I learn a lot from experts, so I recruited social psychologist and social-business pioneer Kate Niederhoffer as one of the keynotes at the October 30 sentiment symposium. Kate’s talk is titled “Sentiment Driven Behaviors; Sentiment Driven Decisions.” The idea is that effective descriptive and predictive methods, drawing from social and enterprise-feedback sources, applied in business settings, will meld language analysis with psychological profiling and data drawn from the variety of available sources. My friend Tom Anderson of Anderson Analytics has been applying a “triangulation” strategy years, matching text-extracted insights to profiles and numerically-coded survey response data.

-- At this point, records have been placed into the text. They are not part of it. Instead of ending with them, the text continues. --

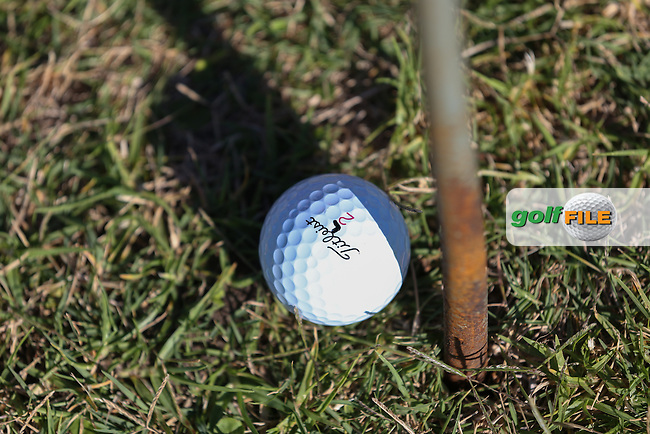 The ball of Eduardo De La Riva (ESP) within an inch of the rope barrier pole on the last hole during Round Three of the Africa Open 2015 at the East London Golf Club, East London, Eastern Cape, South Africa. Picture:  David Lloyd / www.golffile.ie. 07/03/2015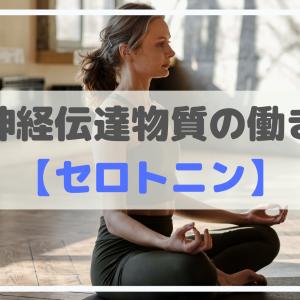 神経伝達物質【セロトニン】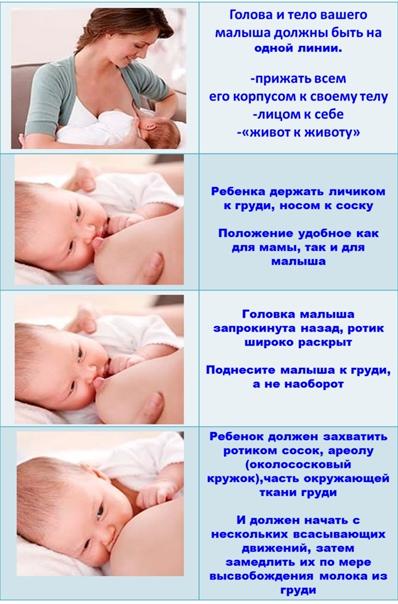 Как правильно прикладывать ребенка для кормления | азбука здоровья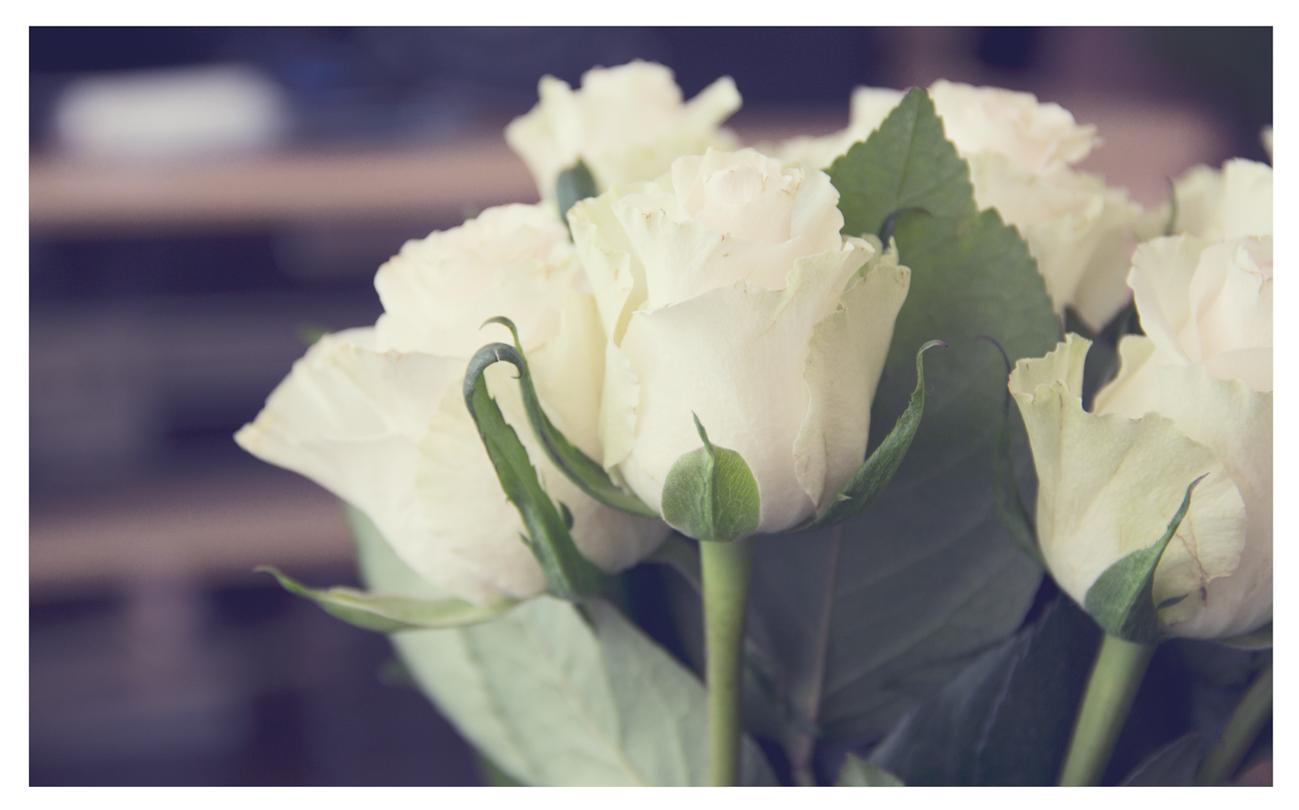 White Roses Bouquet Tumblr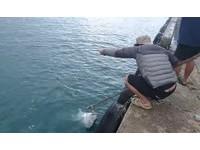 違法垂釣牛港鰺賣2380元 潛水教練心痛:每次下去都要看牠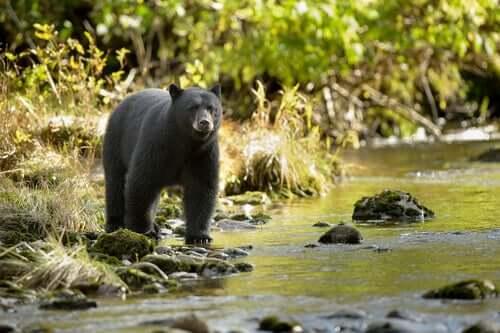 O abate de um urso por causa dos turistas que o alimentavam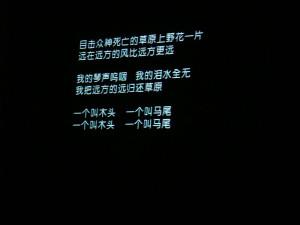 周云蓬在未名诗歌节开幕上唱《九月》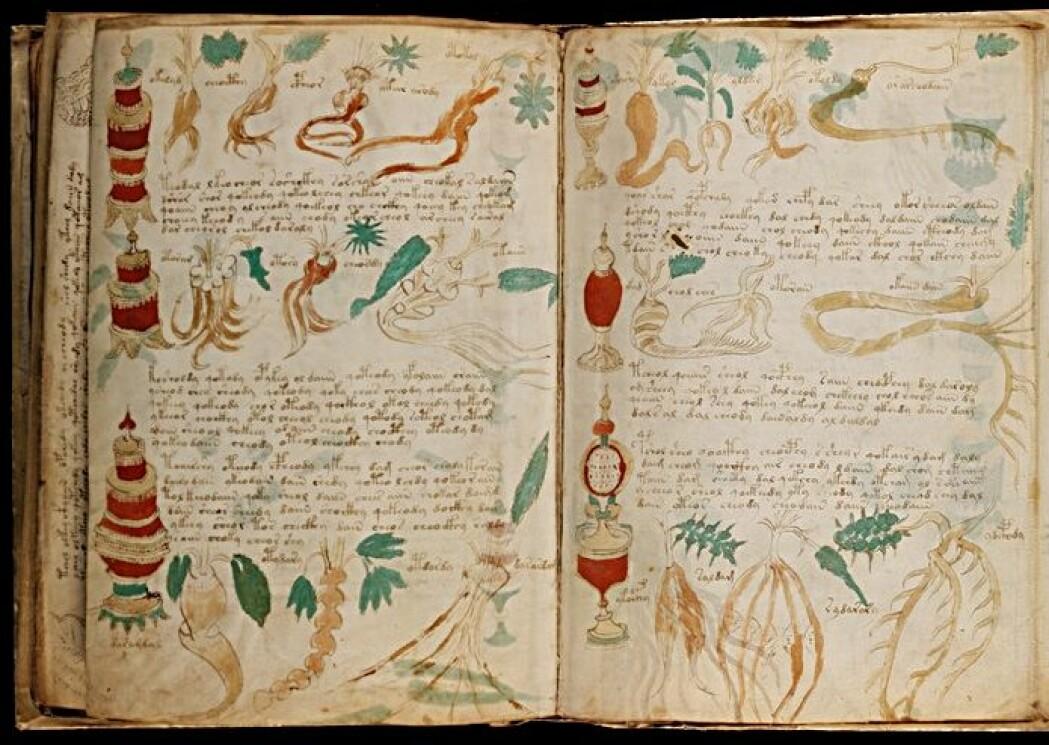 Over hundre forskjellige planter er avbildet i boken. Men ingen av disse mystiske plantene er det mulig å kjenne igjen.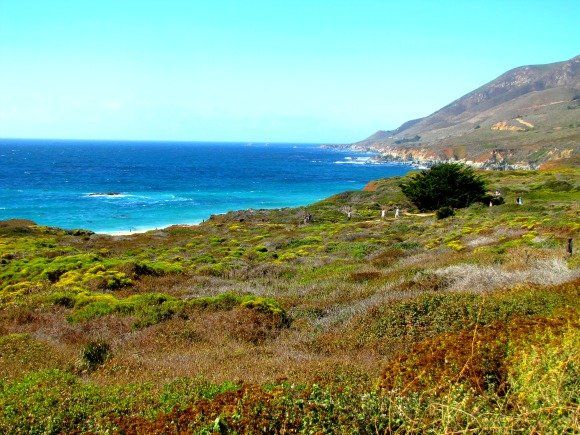 View of  Garrapata Beach, Garrapata State Park, Big Sur, California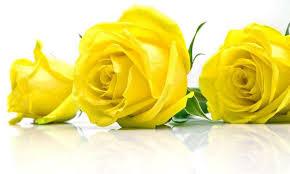 """Результат пошуку зображень за запитом """"картинки троянди жовто сині"""""""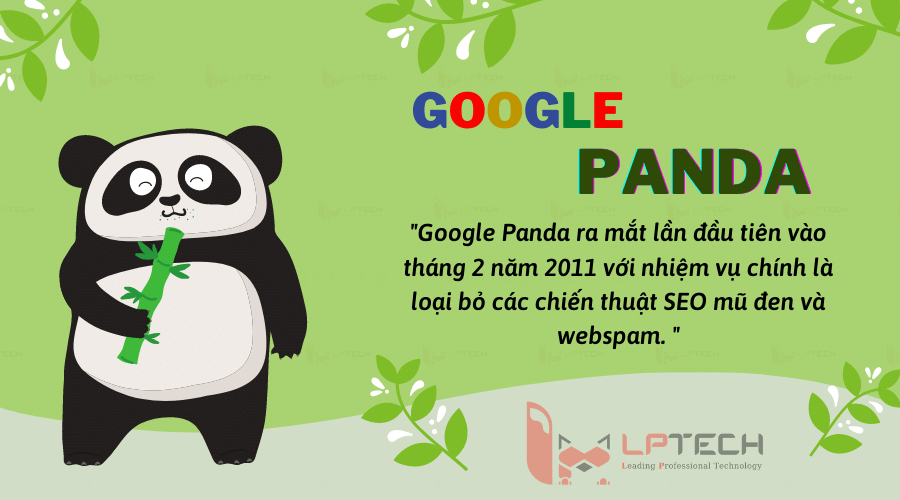 Google Panda: Cập nhật thuật toán hoàn chỉnh từ năm 2011 đến 2021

Many researchers and practitioners share a fascination with language (and with data), with text (and speech) that communicates not only facts and opinions but also clues regarding motivations. Consider the example of Yoda-speak, as described by Andrew McAfee in When Did Yoda Start Writing CEO Speeches?:
“Instead of saying ‘Our costs are rising,” [business folk will] say ‘Things are not great right now, from a cost perspective.’ What’s going on here, I suspect, is that they know the overall sentiment they want to convey. In this case, it’s not a good one; costs are rising. So on the fly they construct a sentence that leads with the sentiment (things are not great) and backloads with the reason why (from a cost perspective).”

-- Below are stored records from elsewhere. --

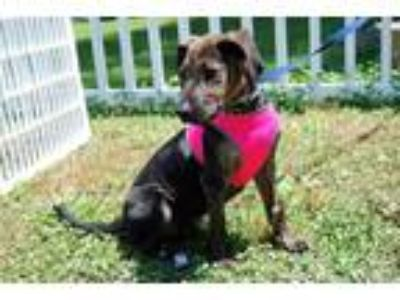 Adopt Misfit a Black - with Brown, Red, Golden, Orange or Chestnut Labrador
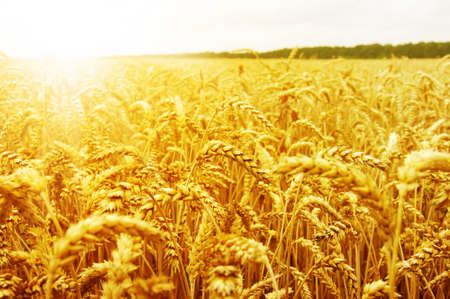 yellow agriculture: Field of wheat and sun Stock Photo
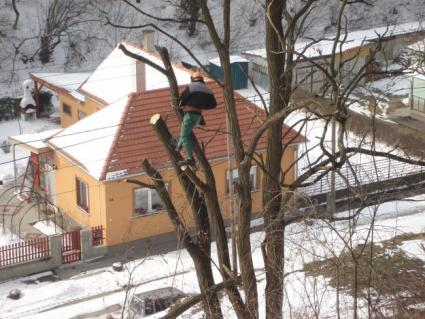 1290166341_139367117_1-Fotok--Fakivagas-Sopron.jpg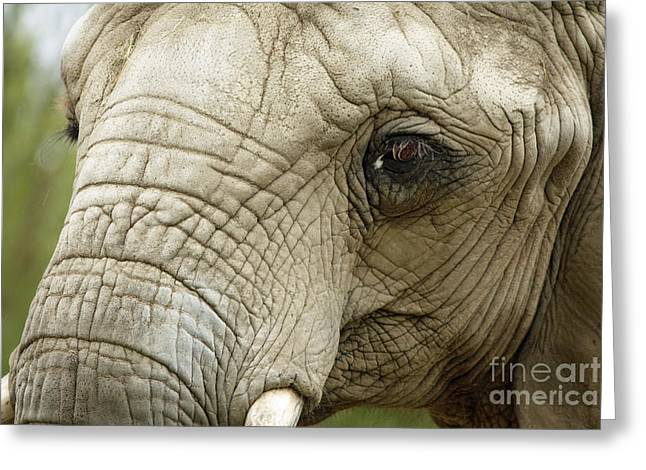 Ageless Greeting Cards - Ageless Beauty of the Animal Kingdom Greeting Card by Inspired Nature Photography By Shelley Myke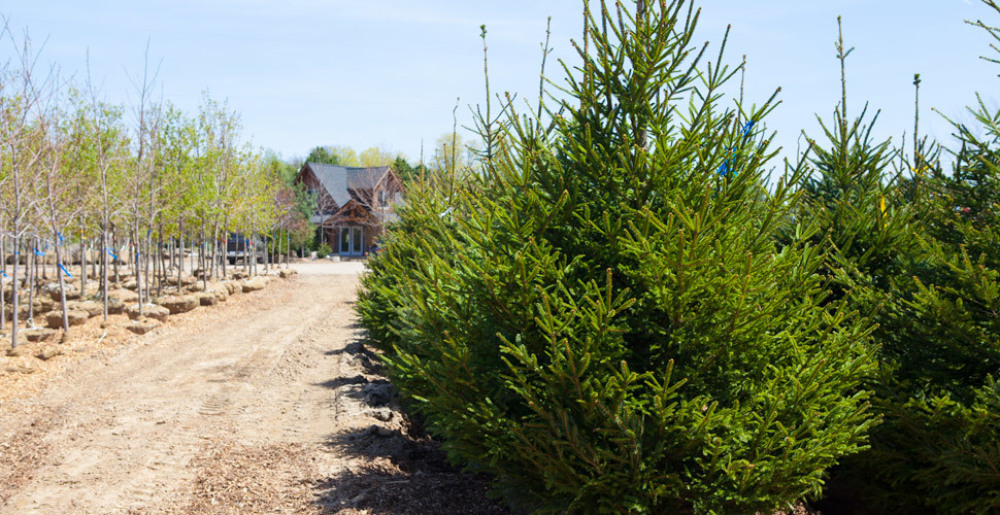 We have lots of large evergreen and spruce to choose from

I don’t completely agree with McAfee’s interpretation of his example. Many readers would see “our costs are rising” as neutral rather than negative. Expressions, and not just words, may be ambiguous. I ran a quick poll I ran back in June that showed this effect: What is the sentiment of “I purchased a Honda yesterday”? Twelve of 22 responses, 55%, rated that statement positive while the rest saw it as neutral. You need context, or information that’s more explicitly conveyed, to fully understand meaning. The Yoda-speak phrasing of McAfee’s example doesn’t provide context but it does reinforce the negativity of “not great right now.”
From Sentiment to Intent
Context is king, as is interpretation in light of business goals. Here rises the matter of intent or, more formally, intentional analysis. We wish to get at nuance, to distinguish feelings from hopes from plans. From what you say, we want to know what you plan to do. This is a topic I blogged last winter, in an article on sports and political odds-making via the SentiBet system. Start-up Aiaioo Labs scores intent signals that include purchase, wish, inquire, direct, complain, sell, compare, and quit. As-a-service provider OpenAmplify similarly seeks to get at intent signals within broader sentiment expressions.

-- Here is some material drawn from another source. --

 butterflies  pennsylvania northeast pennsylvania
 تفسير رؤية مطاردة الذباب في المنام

Maybe you share my fascination with language. Maybe you’re simply interested in business use, in better business decision making. It doesn’t quite go without saying that there is immense potential business value in sentiment and intent signals in social, online, and enterprise data. That said, I hope I have made clear that software solutions (and crowd-sourcing!) are poised to help you discover that business value, to automate understanding of meaning, sentiment, and intent.